Total reading times at the pronoun region, Region 1.
Discussion
While the use of they as a genderless “singular” referential pronoun in certain contexts certainly occurs and does not seem to cause problems of felicity from the point of view of casual observation, some processing difficulties were nevertheless observed in our eye-tracking study. Earlier researchers (Foertsch & Gernsbacher, 1997) found that with neutral, apparently genderless, antecedents like someone, or a runner subsequent clauses referring to that individual by he or she, or they, revealed no reliable disadvantage in the case of using they. On the surface, this might be taken as compatible with the position that there is indeed no processing disadvantage to using they as a genderless singular. In the present experiment, we increased the sensitivity of the design in two ways. First, we used continuous eye-tracking, enabling more subtle measurement of any possible patterns of disruption. Secondly, we compared the effects of genderless referential plural antecedents with that of genderless singular referential antecedents. On total time for the pronoun region, we observed a strong, conventional, number-mismatch effect, such that plural pronouns created less processing disruption in the context of plural antecedents than in the context of genderless singular antecedents.
This result is compatible with the view that after encountering a plural pronoun (they, them), a search is initiated for a plural antecedent in the mental representation of the discourse and not for one that could be either plural or singular. So where does this leave the singular use of they/them? Since it is in common use, we suggest that although it gives rise to a mismatch, it is rapidly accommodated as an acceptable deviation. This is quite unlike the case with singular pronouns in the context of plural antecedents, because these are not in common use and, we claim, do not make sense without making an inference like “he or she refers to just one of the plurality in the antecedent”.
An additional finding was that the number-mismatch effect manifests differently in the singular and plural cases. For singulars, it appeared early in processing with more regressions out, and longer regression-path times, as well as in greater total time at Region 1. In the case of plural mismatches, the effect only appeared in total time in Region 1. So singular pronouns showed an earlier sensitivity to number mismatches than did plurals.

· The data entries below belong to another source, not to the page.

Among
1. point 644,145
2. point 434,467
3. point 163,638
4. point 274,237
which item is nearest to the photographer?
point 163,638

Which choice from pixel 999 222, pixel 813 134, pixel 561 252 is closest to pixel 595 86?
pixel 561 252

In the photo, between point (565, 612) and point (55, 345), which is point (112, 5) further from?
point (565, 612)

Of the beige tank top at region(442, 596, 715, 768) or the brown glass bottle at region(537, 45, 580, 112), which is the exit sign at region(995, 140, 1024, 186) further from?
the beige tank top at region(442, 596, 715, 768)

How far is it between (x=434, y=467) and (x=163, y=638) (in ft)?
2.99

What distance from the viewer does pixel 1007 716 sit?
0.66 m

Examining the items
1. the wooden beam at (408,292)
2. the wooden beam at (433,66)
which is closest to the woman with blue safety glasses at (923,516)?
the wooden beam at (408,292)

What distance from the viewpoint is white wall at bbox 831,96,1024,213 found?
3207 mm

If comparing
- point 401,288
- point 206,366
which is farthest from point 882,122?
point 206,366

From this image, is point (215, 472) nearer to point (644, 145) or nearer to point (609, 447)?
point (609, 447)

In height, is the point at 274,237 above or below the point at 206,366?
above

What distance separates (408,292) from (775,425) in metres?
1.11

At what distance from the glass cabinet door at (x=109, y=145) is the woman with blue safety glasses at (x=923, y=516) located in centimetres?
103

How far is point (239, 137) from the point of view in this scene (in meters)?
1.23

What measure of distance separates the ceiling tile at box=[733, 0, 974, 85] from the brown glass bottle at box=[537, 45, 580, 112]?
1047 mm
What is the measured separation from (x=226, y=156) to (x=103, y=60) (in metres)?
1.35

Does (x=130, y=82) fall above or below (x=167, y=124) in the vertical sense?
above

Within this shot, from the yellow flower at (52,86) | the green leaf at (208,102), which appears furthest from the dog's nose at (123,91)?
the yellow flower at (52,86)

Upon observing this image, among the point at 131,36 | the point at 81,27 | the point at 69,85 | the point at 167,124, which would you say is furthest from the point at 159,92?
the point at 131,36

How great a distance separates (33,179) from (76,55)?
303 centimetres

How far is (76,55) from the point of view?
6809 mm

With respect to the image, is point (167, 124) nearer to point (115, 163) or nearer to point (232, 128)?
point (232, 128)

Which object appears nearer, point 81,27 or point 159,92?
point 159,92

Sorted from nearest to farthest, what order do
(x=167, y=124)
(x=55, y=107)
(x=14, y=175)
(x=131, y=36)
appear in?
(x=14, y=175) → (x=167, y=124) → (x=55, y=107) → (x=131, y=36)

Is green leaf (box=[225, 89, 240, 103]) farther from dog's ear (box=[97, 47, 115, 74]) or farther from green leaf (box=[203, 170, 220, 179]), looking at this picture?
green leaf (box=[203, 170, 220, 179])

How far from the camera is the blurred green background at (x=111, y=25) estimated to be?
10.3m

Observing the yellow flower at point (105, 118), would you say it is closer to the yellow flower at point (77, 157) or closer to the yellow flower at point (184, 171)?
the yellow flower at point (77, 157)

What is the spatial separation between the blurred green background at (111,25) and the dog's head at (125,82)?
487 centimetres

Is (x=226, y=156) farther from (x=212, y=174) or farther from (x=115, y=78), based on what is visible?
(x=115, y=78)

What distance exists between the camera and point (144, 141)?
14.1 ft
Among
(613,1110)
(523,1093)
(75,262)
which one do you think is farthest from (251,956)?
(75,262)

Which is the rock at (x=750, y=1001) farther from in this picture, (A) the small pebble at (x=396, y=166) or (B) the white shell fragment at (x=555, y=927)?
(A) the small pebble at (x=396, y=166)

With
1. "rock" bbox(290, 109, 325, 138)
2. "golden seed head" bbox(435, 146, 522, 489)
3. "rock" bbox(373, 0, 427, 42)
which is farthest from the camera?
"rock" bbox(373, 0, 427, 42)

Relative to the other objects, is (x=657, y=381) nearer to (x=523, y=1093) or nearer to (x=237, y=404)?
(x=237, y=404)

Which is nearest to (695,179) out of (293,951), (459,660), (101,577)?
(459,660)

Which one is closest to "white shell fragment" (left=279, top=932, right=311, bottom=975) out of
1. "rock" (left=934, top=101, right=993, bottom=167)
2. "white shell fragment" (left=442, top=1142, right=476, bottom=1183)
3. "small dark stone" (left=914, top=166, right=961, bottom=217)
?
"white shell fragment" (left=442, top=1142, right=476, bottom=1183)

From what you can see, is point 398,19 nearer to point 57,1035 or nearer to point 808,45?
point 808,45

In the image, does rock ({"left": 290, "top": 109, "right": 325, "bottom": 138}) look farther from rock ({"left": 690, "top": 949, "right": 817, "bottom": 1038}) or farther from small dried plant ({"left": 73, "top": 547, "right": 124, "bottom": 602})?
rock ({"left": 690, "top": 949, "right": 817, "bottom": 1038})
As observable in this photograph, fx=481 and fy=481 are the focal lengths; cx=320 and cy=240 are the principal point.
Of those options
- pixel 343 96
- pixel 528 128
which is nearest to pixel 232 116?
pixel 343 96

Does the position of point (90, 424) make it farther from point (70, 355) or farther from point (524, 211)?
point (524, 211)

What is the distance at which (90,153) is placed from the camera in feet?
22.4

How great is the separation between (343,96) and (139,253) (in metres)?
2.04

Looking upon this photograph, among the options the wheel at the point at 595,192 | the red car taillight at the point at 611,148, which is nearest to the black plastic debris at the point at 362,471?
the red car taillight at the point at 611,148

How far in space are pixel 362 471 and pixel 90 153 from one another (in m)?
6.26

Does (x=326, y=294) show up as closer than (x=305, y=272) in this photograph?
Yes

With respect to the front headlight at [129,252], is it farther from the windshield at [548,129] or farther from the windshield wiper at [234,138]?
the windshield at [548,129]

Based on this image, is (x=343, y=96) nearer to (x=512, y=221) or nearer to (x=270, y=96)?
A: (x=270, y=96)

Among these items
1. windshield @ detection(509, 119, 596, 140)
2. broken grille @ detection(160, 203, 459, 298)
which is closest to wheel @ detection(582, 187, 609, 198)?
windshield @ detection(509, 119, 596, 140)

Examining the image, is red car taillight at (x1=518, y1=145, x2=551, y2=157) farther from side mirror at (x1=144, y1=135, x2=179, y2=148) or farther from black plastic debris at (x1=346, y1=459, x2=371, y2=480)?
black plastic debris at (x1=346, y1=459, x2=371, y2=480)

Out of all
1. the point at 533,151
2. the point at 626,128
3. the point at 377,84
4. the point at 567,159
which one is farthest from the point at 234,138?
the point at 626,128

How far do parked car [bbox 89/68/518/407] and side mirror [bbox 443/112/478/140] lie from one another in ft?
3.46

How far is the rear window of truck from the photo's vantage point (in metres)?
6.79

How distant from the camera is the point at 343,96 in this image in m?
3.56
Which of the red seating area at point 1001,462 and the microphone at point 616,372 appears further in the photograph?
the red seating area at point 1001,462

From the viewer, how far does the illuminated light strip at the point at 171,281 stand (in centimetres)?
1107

Of course, this in no way weakens the finding in total time that there is a mismatch effect for the plural pronoun. However, the difference between the singular and plural cases is noteworthy and is not an isolated case. In the present study, we observed that there were longer first-pass reading times for singulars than plurals, regardless of whether the condition was match or mismatch. This was followed by an earlier response to a mismatch in the singular case. So it is possible that singulars are associated with a greater processing effort at matching a potential antecedent immediately than is the case with plurals. A consistent pattern was observed by Moxey et al. (2004; Exp. 2), who found that under conditions that did not favour plural pronoun usage, the mismatch effect was delayed in comparison to a similar mismatch effect for singular pronouns. So, evidence is emerging that plural pronouns may be more delayed in checking the fit of a potential antecedent than are singulars. We conjecture that such a delay results from the range of antecedent types that plurals can take (e.g., sets, groups, “split” antecedents like Jack and Jill). Support for the idea that encountering he or she may result in more immediate resource-consuming effort to test the fit of an antecedent than does the plural pronoun comes from an event-related potential (ERP) study (Filik, Sanford, Emmott, Morrow, & Leuthold, 2006). On encountering he/she, there was a greater N400 than that to they, suggesting a greater integration effort with he/she.
In sum, although they and them are used as genderless, singular pronouns and do not appear greatly infelicitous when used under circumstances where the gender of an antecedent is not recoverable, eye-tracking measures reveal a mismatch effect. This offers support for the position that plural pronouns are not in fact mentally represented as hybrid plural–singular pronouns. Rather, the singular use, restricted to special circumstances, requires accommodation following a detection of a true number mismatch by the comprehension system. The present study also adds to a growing literature suggesting that he/she and they induce different patterns of processing.